Reproduce each of the following entries word for word, without changing anything.

(Excerpts from a spatial reasoning dataset)
::::
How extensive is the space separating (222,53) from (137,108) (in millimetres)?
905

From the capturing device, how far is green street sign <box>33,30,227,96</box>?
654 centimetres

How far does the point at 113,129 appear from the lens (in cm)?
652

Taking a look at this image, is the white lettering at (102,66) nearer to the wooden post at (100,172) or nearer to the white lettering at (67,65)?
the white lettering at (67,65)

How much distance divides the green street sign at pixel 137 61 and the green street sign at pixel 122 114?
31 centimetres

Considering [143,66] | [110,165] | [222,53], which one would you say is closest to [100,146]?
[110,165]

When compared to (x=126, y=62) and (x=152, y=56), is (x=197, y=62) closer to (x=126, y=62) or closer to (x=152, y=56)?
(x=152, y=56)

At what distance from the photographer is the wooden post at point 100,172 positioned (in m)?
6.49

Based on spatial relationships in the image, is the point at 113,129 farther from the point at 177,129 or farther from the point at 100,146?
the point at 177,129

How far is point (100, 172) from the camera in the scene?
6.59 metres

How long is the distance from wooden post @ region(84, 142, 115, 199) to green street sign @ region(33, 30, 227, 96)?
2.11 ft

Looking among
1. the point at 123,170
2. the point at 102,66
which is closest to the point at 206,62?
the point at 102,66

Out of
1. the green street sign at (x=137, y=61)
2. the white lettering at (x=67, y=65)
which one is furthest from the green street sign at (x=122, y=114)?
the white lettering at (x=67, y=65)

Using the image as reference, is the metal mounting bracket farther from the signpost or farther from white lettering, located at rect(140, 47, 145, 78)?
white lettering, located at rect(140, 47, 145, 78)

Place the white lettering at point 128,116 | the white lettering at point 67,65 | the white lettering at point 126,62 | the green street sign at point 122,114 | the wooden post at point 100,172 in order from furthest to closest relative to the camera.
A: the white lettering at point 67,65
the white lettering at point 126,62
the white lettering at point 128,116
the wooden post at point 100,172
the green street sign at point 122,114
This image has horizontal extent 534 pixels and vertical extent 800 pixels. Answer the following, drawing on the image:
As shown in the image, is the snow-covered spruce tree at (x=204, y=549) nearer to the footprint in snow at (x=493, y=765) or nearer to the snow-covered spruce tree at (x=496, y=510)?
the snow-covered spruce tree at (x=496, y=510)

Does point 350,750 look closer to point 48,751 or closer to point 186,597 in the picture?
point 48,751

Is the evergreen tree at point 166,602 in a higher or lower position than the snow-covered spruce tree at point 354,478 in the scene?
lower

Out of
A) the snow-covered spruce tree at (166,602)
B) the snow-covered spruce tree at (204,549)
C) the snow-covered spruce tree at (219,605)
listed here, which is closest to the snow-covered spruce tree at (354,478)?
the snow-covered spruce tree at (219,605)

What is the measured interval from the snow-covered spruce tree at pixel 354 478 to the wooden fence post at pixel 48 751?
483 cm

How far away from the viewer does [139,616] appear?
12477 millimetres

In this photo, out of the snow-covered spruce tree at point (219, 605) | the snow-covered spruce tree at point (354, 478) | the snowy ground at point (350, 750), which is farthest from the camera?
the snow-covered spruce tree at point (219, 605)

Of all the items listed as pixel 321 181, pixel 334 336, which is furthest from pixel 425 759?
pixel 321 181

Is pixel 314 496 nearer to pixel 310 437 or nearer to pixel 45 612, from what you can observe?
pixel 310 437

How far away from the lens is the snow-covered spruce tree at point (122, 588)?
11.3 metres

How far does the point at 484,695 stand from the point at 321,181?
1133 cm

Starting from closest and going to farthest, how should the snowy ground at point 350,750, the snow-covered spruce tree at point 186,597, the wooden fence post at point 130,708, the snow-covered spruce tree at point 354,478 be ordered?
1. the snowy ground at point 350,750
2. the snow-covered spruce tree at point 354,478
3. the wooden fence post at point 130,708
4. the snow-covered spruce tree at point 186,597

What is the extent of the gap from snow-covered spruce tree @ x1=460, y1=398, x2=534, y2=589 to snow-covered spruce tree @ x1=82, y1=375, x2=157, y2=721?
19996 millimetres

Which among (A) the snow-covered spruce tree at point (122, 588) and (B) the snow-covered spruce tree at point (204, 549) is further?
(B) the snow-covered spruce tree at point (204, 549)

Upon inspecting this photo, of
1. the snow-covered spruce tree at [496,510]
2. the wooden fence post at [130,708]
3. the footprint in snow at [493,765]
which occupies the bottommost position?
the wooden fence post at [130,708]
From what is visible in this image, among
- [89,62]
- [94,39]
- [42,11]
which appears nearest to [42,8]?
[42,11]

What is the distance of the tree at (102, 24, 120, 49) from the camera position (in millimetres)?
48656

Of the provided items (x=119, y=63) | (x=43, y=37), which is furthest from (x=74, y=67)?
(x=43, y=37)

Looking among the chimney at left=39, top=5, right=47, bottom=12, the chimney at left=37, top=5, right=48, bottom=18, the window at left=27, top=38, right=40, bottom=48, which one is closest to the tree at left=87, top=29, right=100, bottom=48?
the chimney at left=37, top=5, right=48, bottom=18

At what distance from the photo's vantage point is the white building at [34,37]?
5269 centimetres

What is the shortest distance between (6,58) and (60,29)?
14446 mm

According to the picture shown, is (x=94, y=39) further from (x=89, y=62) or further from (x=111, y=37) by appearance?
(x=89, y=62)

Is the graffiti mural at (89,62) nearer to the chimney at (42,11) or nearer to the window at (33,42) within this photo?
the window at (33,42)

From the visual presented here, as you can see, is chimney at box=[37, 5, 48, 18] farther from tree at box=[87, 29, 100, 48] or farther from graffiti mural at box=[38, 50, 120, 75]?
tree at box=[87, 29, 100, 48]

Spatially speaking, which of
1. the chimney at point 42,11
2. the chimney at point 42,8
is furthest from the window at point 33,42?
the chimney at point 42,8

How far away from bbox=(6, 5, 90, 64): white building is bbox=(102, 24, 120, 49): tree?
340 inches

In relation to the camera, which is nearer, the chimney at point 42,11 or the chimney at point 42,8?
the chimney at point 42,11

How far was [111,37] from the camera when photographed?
::::
PROBLEM SOLUTION:
How extensive is the space separating (222,53) from (137,108) (in millimetres)?
905

From the capturing device, how far is green street sign <box>33,30,227,96</box>?
654 centimetres

How far does the point at 113,129 appear from the lens (in cm)?
652

Taking a look at this image, is the white lettering at (102,66) nearer to the wooden post at (100,172) or nearer to the white lettering at (67,65)?
the white lettering at (67,65)

How much distance divides the green street sign at pixel 137 61 and the green street sign at pixel 122 114?
31 centimetres

Considering [143,66] | [110,165] | [222,53], which one would you say is closest to [100,146]?
[110,165]

When compared to (x=126, y=62) and (x=152, y=56), is (x=197, y=62) closer to (x=126, y=62) or closer to (x=152, y=56)?
(x=152, y=56)

At what distance from the photographer is the wooden post at point 100,172 positioned (in m)?
6.49

Based on spatial relationships in the image, is the point at 113,129 farther from the point at 177,129 or farther from the point at 100,146?
the point at 177,129

How far is point (100, 172) from the camera in the scene?
6.59 metres

How long is the distance from wooden post @ region(84, 142, 115, 199) to green street sign @ region(33, 30, 227, 96)?
2.11 ft

Looking among
1. the point at 123,170
2. the point at 102,66
which is closest to the point at 206,62?
the point at 102,66

Out of
1. the green street sign at (x=137, y=61)
2. the white lettering at (x=67, y=65)
which one is furthest from the green street sign at (x=122, y=114)?
the white lettering at (x=67, y=65)

Using the image as reference, is the metal mounting bracket farther from the signpost or farther from white lettering, located at rect(140, 47, 145, 78)?
white lettering, located at rect(140, 47, 145, 78)

Place the white lettering at point 128,116 | the white lettering at point 67,65 | the white lettering at point 126,62 | the green street sign at point 122,114 | the wooden post at point 100,172 in order from furthest to closest relative to the camera.
A: the white lettering at point 67,65
the white lettering at point 126,62
the white lettering at point 128,116
the wooden post at point 100,172
the green street sign at point 122,114
This image has horizontal extent 534 pixels and vertical extent 800 pixels. Answer the following, drawing on the image:
As shown in the image, is the snow-covered spruce tree at (x=204, y=549) nearer to the footprint in snow at (x=493, y=765) or nearer to the snow-covered spruce tree at (x=496, y=510)?
the snow-covered spruce tree at (x=496, y=510)

Does point 350,750 look closer to point 48,751 or closer to point 186,597 in the picture?
point 48,751

Is the evergreen tree at point 166,602 in a higher or lower position than the snow-covered spruce tree at point 354,478 in the scene?
lower

Out of
A) the snow-covered spruce tree at (166,602)
B) the snow-covered spruce tree at (204,549)
C) the snow-covered spruce tree at (219,605)
listed here, which is closest to the snow-covered spruce tree at (354,478)?
the snow-covered spruce tree at (219,605)

What is the measured interval from the snow-covered spruce tree at pixel 354 478 to the wooden fence post at pixel 48 751?
483 cm

How far away from the viewer does [139,616] appear?
12477 millimetres

In this photo, out of the snow-covered spruce tree at point (219, 605) | the snow-covered spruce tree at point (354, 478) | the snowy ground at point (350, 750), which is farthest from the camera?
the snow-covered spruce tree at point (219, 605)

Of all the items listed as pixel 321 181, pixel 334 336, which is furthest from pixel 425 759?
pixel 321 181

Is pixel 314 496 nearer to pixel 310 437 or nearer to pixel 45 612, from what you can observe?
pixel 310 437

How far away from the lens is the snow-covered spruce tree at point (122, 588)?
11.3 metres

How far does the point at 484,695 stand from the point at 321,181?
1133 cm

Starting from closest and going to farthest, how should the snowy ground at point 350,750, the snow-covered spruce tree at point 186,597, the wooden fence post at point 130,708, the snow-covered spruce tree at point 354,478 be ordered?
1. the snowy ground at point 350,750
2. the snow-covered spruce tree at point 354,478
3. the wooden fence post at point 130,708
4. the snow-covered spruce tree at point 186,597

What is the extent of the gap from snow-covered spruce tree @ x1=460, y1=398, x2=534, y2=589 to snow-covered spruce tree @ x1=82, y1=375, x2=157, y2=721?
19996 millimetres

Which among (A) the snow-covered spruce tree at point (122, 588) and (B) the snow-covered spruce tree at point (204, 549) is further?
(B) the snow-covered spruce tree at point (204, 549)

Upon inspecting this photo, of
1. the snow-covered spruce tree at [496,510]
2. the wooden fence post at [130,708]
3. the footprint in snow at [493,765]
which occupies the bottommost position?
the wooden fence post at [130,708]
From what is visible in this image, among
- [89,62]
- [94,39]
- [42,11]
which appears nearest to [42,8]?
[42,11]

What is the distance of the tree at (102, 24, 120, 49) from the camera position (in millimetres)?
48656

Of the provided items (x=119, y=63) | (x=43, y=37), which is furthest from (x=74, y=67)?
(x=43, y=37)

Looking among the chimney at left=39, top=5, right=47, bottom=12, the chimney at left=37, top=5, right=48, bottom=18, the window at left=27, top=38, right=40, bottom=48, which one is closest to the tree at left=87, top=29, right=100, bottom=48?
the chimney at left=37, top=5, right=48, bottom=18

At what distance from the photo's vantage point is the white building at [34,37]?
5269 centimetres

What is the shortest distance between (6,58) and (60,29)?
14446 mm

According to the picture shown, is (x=94, y=39) further from (x=89, y=62) or further from (x=111, y=37) by appearance?
(x=89, y=62)

Is the graffiti mural at (89,62) nearer to the chimney at (42,11) or nearer to the window at (33,42) within this photo?
the window at (33,42)

From the visual presented here, as you can see, is chimney at box=[37, 5, 48, 18] farther from tree at box=[87, 29, 100, 48] or farther from graffiti mural at box=[38, 50, 120, 75]?
tree at box=[87, 29, 100, 48]

Spatially speaking, which of
1. the chimney at point 42,11
2. the chimney at point 42,8
is furthest from the window at point 33,42?
the chimney at point 42,8

How far away from bbox=(6, 5, 90, 64): white building is bbox=(102, 24, 120, 49): tree?
340 inches

In relation to the camera, which is nearer, the chimney at point 42,11 or the chimney at point 42,8?
the chimney at point 42,11

How far was [111,37] from the camera when photographed?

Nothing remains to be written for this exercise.